- Share views about ‘what is a mathematician?’
- Introduce I’m a Mathematician and explore the experts’ profiles
- Explore students’ views of people who use maths in their jobs
- Get to know the experts’ profiles
- Generate some questions the students would like to ask the expers
- Access to the I’m a Mathematician website
- Career Cards resource (optional)
- Laptops or printed copies of the experts’ profiles
- Registration link for students to create their own account (for homework)
Starter: 10 minutes
Pose a discussion question:
When you think of a mathematician, what words come to mind?
Explain that these words could be a specific career (e.g. accountant), an adjective (e.g. clever) or an object (e.g. calculator).
Give the students a few minutes discussion time in small groups.
Collect feedback and record it on a whole class ‘mind map’, placing the word ‘mathematician’ in the centre and the students’ words around the outside.
Explain that we will revisit this at the end of the next lesson to see if/how their views have changed.

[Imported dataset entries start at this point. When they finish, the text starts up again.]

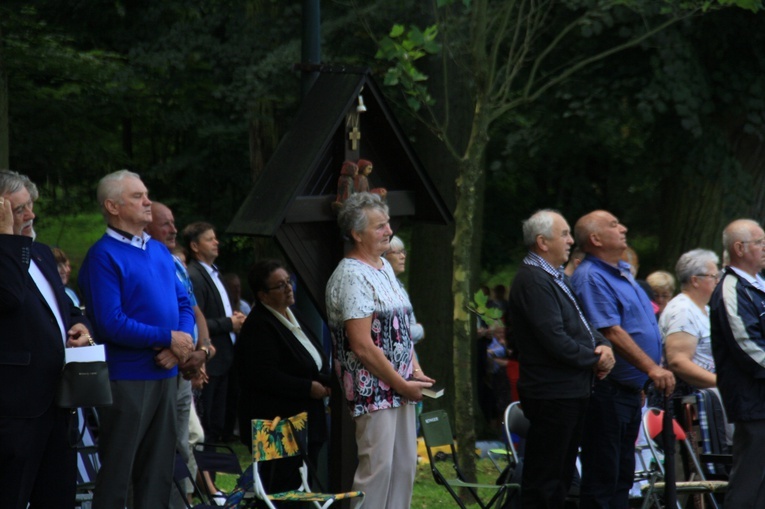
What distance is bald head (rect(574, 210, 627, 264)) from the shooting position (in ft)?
24.2

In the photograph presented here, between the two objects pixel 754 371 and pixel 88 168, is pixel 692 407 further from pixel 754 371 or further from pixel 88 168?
pixel 88 168

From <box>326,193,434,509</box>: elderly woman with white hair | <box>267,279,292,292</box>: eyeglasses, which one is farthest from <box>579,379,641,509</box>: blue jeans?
<box>267,279,292,292</box>: eyeglasses

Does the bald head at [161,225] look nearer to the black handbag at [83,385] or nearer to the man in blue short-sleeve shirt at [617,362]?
the black handbag at [83,385]

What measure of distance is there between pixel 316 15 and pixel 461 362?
324cm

Support: Students draw a picture of a mathematician, writing words to describe them around the outside.
Activity 1: 15 minutes
Introduce the next discussion questions:
How many different jobs can you think of that use maths?

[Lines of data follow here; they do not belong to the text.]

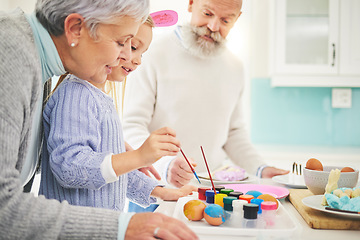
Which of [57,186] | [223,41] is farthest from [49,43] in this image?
[223,41]

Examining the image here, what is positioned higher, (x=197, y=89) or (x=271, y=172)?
(x=197, y=89)

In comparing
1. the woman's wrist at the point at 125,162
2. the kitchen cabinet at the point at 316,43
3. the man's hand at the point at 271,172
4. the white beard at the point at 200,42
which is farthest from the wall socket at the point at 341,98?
the woman's wrist at the point at 125,162

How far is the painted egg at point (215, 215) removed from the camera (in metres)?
0.79

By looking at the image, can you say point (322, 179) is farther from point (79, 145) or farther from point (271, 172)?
point (79, 145)

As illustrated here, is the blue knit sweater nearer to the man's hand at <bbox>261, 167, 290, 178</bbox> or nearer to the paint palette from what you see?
the paint palette

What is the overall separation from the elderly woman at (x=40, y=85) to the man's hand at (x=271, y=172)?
2.78 ft

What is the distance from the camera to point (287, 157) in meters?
2.64

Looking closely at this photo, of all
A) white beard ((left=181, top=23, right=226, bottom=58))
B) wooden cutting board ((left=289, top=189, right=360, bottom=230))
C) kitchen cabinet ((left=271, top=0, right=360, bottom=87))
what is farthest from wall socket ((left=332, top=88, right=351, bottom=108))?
wooden cutting board ((left=289, top=189, right=360, bottom=230))

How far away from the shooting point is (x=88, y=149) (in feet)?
2.81

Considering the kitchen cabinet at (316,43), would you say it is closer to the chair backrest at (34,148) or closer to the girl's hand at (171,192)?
the girl's hand at (171,192)

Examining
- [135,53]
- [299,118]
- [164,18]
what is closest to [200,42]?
[164,18]

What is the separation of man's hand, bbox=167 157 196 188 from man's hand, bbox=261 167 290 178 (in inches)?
16.5

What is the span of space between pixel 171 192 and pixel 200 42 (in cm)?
91

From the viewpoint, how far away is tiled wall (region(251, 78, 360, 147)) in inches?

Can you give an example of how maths is used in each?
Support: Use the Career Cards resource, photocopying and cutting up a set of cards for each group.
Extend: students to generate their own list of jobs.

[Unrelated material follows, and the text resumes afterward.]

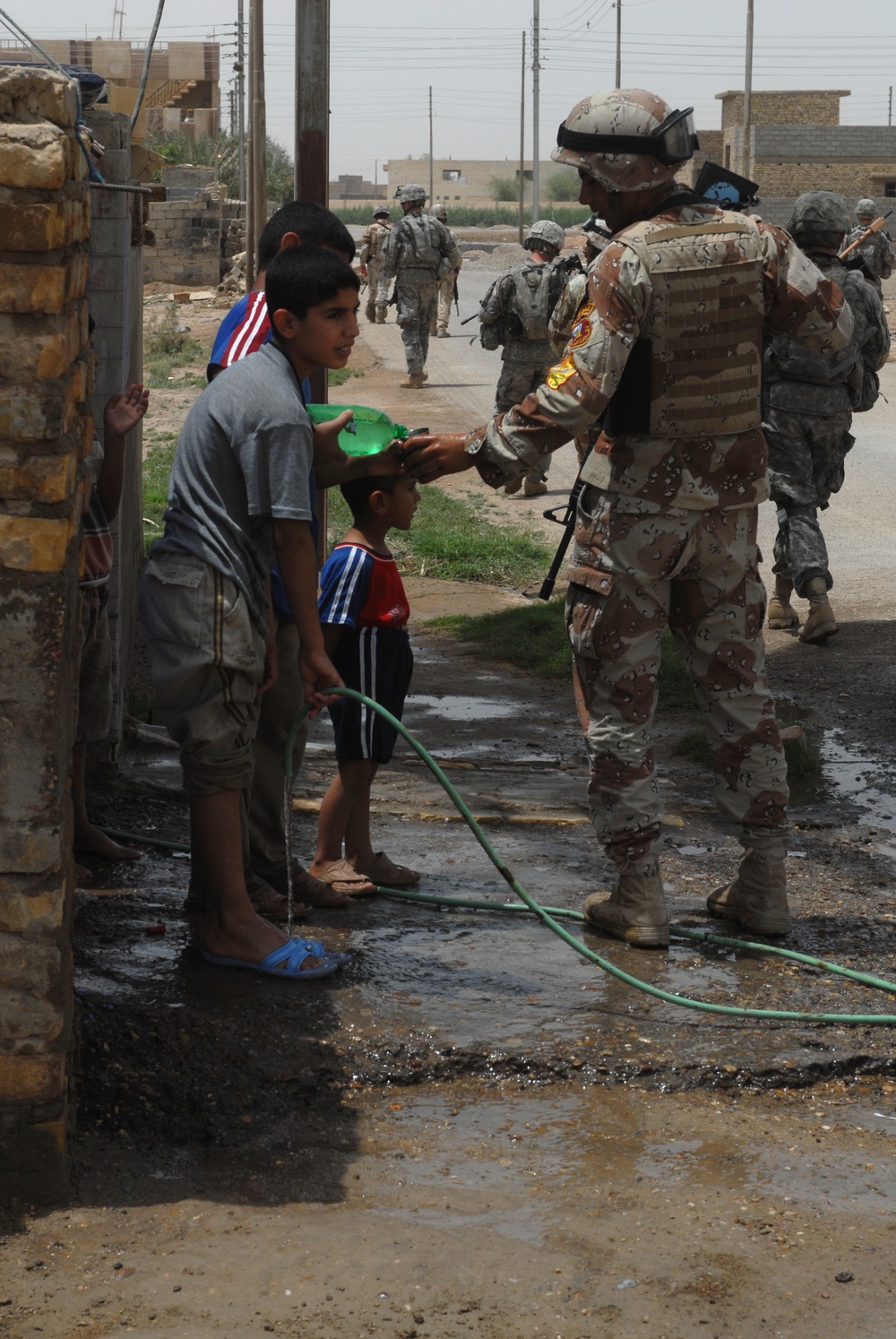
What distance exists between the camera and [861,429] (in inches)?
607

Collect feedback as a class. Teachers using the Career Cards should refer to the accompanying teacher resource for some possible answers. Conclude that maths skills are used in a variety of jobs beyond that of a ‘mathematician’.
Activity 2: 15 minutes
Display the I’m a Mathematician website on a projector or interactive whiteboard and briefly describe how the site works:
- Students will meet online a variety of people who use maths within their jobs, such as mathematicians, technologists, engineers, scientists and more.
- Experts will be working on areas such as mathematics, statistics, probability, big data and machine learning, linking to this year’s Royal Institution CHRISTMAS LECTURES theme – Secrets and lies: The hidden power of maths.
- Students can ASK the experts their questions, about anything they like.
- Students will also get one live CHAT session, to have conversations with the experts in real-time during a 30-minute text based live CHAT
Give the students time to read through the experts’ profiles. If students don’t have access to laptops, provide printed copies.
Plenary: 10 minutes
Discuss the experts’ profiles as a class.
Are they as the students expected?
If not, how are they different?
Who would you most like to talk to and why?
If time allows, write down some questions for ASK and CHAT.
1) Students set up their profiles using the registration link you can generate on your profile
2) If you have questions for the experts already, post these in ASK.